R - A Amazônia é a grande reserva da riqueza nacional, um patrimônio do Brasil, nós temos que mantê-la assim. E essa entrevista está sendo realizada próxima a uma data que é muito significativa para a região, a data 7 de dezembro de 2005. Há exatamente 139 anos, em 7 de dezembro de 1866, expediu-se o Decreto nº 3749, que abriu, ainda ao tempo do Império, os rios Amazonas, Tocantins, Tapajós, Madeira, Negro e São Francisco à navegação dos navios mercantes de todas as nações.
P - O que significou essa abertura dos rios à navegação comercial?

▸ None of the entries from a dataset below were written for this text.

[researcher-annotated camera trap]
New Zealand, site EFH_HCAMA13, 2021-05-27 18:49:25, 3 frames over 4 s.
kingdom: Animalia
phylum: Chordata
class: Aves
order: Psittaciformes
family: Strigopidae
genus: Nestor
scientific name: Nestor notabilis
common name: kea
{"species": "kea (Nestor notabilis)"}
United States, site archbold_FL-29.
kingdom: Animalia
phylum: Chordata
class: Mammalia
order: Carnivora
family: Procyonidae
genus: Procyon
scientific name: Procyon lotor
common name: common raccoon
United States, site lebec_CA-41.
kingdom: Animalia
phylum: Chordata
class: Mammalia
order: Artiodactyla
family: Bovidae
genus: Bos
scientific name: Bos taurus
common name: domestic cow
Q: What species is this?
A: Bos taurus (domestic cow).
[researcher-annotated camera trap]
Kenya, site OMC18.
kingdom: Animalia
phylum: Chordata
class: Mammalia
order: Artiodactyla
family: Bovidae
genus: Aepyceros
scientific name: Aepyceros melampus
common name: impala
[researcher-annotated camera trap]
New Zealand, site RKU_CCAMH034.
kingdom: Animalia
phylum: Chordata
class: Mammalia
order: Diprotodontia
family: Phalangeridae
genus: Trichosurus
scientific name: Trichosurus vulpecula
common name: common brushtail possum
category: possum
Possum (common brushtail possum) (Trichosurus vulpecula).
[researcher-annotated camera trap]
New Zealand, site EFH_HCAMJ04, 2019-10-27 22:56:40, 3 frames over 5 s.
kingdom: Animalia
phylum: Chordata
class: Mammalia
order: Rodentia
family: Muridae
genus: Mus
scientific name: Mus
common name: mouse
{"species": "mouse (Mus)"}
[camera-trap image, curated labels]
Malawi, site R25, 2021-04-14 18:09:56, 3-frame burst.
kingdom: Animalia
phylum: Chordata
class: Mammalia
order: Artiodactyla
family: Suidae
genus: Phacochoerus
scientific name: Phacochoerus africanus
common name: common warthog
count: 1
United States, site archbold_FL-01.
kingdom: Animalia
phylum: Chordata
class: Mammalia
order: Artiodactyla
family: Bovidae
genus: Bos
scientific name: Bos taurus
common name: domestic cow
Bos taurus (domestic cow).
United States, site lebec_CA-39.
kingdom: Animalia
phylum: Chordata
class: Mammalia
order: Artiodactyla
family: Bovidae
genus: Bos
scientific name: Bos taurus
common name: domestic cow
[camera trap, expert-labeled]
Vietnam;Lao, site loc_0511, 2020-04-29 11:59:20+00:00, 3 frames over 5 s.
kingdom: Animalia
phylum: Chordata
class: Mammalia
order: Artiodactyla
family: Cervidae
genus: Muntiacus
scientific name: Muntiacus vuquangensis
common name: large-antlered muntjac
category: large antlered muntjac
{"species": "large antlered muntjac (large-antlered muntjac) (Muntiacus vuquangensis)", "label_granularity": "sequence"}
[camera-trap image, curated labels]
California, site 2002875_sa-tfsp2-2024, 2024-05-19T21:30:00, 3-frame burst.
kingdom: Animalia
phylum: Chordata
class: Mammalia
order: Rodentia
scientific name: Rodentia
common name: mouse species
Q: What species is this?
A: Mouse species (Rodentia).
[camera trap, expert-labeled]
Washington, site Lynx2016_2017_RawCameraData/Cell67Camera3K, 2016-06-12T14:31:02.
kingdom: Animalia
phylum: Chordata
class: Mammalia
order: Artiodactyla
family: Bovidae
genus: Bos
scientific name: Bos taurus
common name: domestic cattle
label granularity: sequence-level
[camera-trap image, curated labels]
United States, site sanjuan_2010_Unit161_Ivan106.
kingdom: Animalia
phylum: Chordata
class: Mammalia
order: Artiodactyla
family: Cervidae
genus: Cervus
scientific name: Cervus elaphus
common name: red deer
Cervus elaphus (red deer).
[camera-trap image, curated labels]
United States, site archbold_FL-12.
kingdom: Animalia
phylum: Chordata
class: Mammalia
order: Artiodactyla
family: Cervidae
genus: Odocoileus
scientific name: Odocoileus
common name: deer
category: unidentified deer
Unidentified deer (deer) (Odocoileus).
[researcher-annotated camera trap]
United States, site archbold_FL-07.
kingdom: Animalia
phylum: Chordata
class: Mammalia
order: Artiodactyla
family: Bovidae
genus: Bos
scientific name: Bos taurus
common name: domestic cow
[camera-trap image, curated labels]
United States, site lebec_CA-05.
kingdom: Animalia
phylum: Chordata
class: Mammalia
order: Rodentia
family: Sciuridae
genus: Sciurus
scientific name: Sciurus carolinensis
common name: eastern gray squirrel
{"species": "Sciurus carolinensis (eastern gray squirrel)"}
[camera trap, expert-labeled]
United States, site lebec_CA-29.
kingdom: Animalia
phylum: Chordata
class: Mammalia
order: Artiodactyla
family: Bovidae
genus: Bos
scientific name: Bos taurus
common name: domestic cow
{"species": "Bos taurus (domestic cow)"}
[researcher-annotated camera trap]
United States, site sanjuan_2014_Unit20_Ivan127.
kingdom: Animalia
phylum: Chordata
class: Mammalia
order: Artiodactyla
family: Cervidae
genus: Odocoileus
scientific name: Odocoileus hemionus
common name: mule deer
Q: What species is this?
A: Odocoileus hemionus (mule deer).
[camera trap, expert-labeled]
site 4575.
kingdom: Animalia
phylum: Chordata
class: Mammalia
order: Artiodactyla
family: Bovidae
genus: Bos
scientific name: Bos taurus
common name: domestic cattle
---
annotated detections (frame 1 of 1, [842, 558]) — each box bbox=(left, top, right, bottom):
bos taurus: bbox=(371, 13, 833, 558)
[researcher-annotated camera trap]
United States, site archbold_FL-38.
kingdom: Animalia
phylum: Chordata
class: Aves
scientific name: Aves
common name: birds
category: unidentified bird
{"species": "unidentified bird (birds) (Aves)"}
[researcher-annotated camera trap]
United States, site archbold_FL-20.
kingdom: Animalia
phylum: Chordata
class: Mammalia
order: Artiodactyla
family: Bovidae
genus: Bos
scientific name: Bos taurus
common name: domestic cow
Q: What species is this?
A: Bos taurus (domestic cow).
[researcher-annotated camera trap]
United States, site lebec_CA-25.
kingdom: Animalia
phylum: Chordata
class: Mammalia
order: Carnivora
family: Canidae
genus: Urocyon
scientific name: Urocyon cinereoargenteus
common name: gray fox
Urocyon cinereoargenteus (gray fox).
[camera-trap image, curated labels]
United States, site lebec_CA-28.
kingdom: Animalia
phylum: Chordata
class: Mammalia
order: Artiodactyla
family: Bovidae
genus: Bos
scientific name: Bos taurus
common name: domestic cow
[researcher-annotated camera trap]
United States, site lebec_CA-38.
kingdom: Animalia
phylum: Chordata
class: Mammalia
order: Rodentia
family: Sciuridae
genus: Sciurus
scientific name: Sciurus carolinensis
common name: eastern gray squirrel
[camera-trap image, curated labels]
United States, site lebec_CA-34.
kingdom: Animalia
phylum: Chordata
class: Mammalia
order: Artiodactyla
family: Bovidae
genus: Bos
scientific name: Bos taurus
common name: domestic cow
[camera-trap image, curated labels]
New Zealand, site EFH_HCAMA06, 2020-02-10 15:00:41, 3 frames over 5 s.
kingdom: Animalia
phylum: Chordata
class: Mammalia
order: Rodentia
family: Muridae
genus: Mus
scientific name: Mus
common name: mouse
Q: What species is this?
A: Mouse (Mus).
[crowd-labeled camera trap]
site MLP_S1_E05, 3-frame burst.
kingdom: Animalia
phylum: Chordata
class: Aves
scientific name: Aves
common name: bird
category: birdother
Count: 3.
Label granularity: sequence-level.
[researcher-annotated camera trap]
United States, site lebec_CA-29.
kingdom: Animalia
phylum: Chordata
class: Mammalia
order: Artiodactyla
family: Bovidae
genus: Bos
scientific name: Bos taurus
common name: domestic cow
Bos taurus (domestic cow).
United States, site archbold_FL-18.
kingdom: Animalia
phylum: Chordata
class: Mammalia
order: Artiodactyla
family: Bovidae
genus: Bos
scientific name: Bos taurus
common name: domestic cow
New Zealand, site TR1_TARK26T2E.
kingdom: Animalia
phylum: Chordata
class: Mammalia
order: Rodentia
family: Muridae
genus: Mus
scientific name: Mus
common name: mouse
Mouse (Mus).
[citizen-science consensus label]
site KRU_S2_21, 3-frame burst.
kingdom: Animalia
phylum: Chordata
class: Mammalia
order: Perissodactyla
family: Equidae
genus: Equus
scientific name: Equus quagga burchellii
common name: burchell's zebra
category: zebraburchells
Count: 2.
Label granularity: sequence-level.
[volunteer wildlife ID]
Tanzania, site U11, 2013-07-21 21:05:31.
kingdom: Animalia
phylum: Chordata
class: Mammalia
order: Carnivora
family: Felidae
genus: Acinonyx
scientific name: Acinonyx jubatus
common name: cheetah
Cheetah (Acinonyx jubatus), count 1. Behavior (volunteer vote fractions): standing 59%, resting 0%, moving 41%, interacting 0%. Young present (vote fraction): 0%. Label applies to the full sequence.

R - Foi uma abertura das águas amazônicas às nações amigas, e assim se evitou uma gravíssima crise, que estava já em andamento, depois da crise que sacrificou e martirizou a nação mexicana, amputando-lhe dois terços do território, que passaram às mãos do governo americano, após uma guerra catastrófica para o México, guerra imperialista, guerra que trucidou e pôs abaixo a unidade territorial da nação recém-emancipada. E, veja, José Teixeira de Oliveira, que publicou o Dicionário Brasileiro de Datas Históricas, prefaciado por Taunay, já escrevia que, naquela época - e eu vou transcrever, entre aspas, o que ele dizia: "Terminava, assim, longa questão que vinha do início da década anterior. Quando a idéia fantástica e as ambições de um norte-americano levantaram a idéia da abertura do rio Amazonas ao comércio e à colonização: a altivez e a habilidade da diplomacia imperial enfrentaram o problema, conduzindo, do melhor modo, através de acordos com as nações vizinhas interessadas no rio, adiando sua abertura até outra época, livre de pressões e possíveis perigos. E é o que se verifica no fim de 1866, quando a questão é resolvida soberanamente. Essa questão se renovou na segunda metade do século XX, com o Projeto da Hyléia Amazônica. Novamente, a ambição externa, da mesma potência que invadiu o México e se apoderou das suas riquezas, de parte considerável de seu território, voltou a manifestar-se. Tal ocorreu na segunda metade do século passado, com um projeto que foi combatido e que foi posto abaixo graças ao autor da Carta aos Brasileiros, o professor Goffredo Teles Júnior. Foi ele o grande patriota que denunciou os perigos da quebra da unidade nacional, naquela época. Parece-me que, agora, nós estamos num terceiro momento, numa terceira ameaça, que se configura por uma conspiração internacional, onde há grandes interesses estrangeiros, que ferem a soberania nacional, se arregimentando. Há suspeitas, enfim, de que está se produzindo um clima internacional de tentativa de arrebatar a região onde está o futuro do Brasil. Ali, na Amazônia, nós temos o potencial de riquezas para sermos, amanhã, um país do chamado Primeiro Mundo, em toda a sua extensão. Mas isto só acontecerá se soubermos, primeiro, na ordem externa, defender a soberania e, na ordem interna, democratizar esta Nação.